== Task prompt ==
Omit all pictures. Quote the lines from the one with "Medication Bins Cart" through the end of the listing below, exactly as they appear.
--- START ---
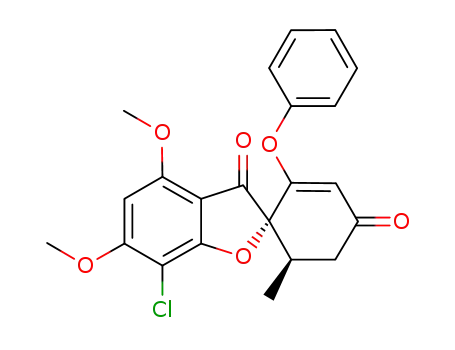 (2S,6'R)-(7-chloro-4,6-dimethoxy-benzofuran-3-one)-2-spiro-1'-(6'-methyl-2'-phenoxy-cyclohex-2'-en-4'-one)
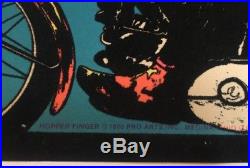 Vintage Blacklight Poster Dennis Hopper Middle Finger 1970 Motorcycle Pin-up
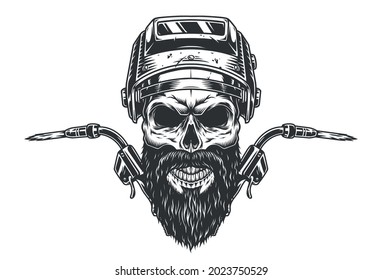 Bearded and mustached skull in welding mask with gas torches in vintage monochrome style isolated vector illustration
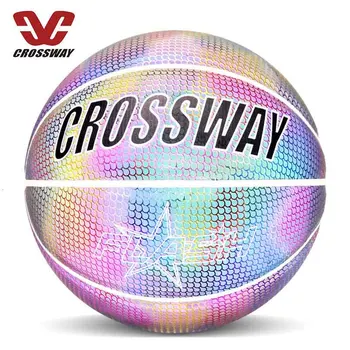 Голографический светящийся баскетбольный мяч, износостойкий светоотражающий баскетбольный мяч, светящийся PU 7 # Basquet Baskebal с булавкой для сумки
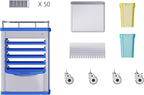 Medication Bins Cart with 200 Bins, 10 Drawers, Hidden Sub Workbench - Dual-Sided Open, 50 Medicine Boxes, Silent Casters, Container, 2 Trash Bin-Medical Crash Cart for Clinic, Hospital and Lab
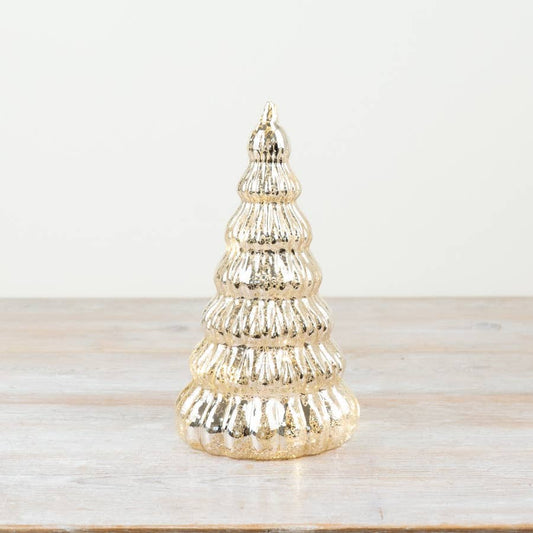 LED Glass Gold Light Up Tree, 23cm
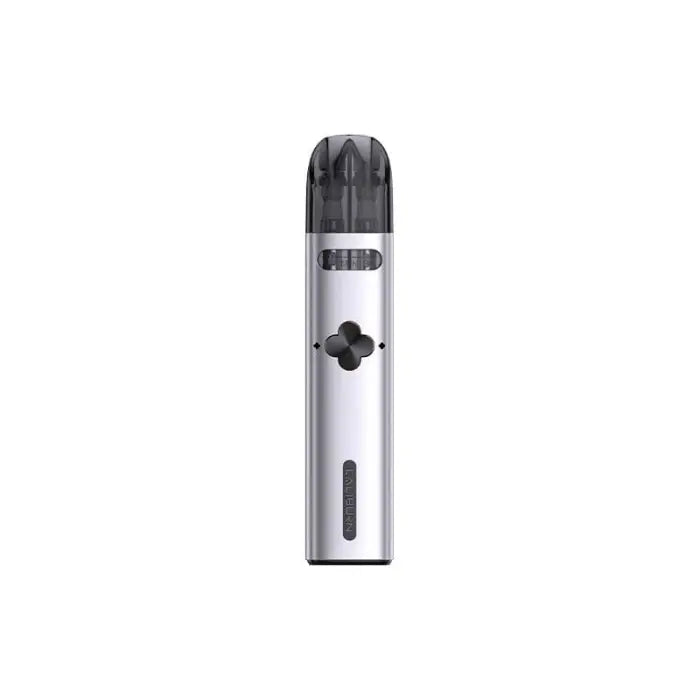 Sleek silver and black electronic vaping device with a cylindrical shape.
--- END ---
== Written solution ==
 Medication Bins Cart with 200 Bins, 10 Drawers, Hidden Sub Workbench - Dual-Sided Open, 50 Medicine Boxes, Silent Casters, Container, 2 Trash Bin-Medical Crash Cart for Clinic, Hospital and Lab
 LED Glass Gold Light Up Tree, 23cm
 Sleek silver and black electronic vaping device with a cylindrical shape.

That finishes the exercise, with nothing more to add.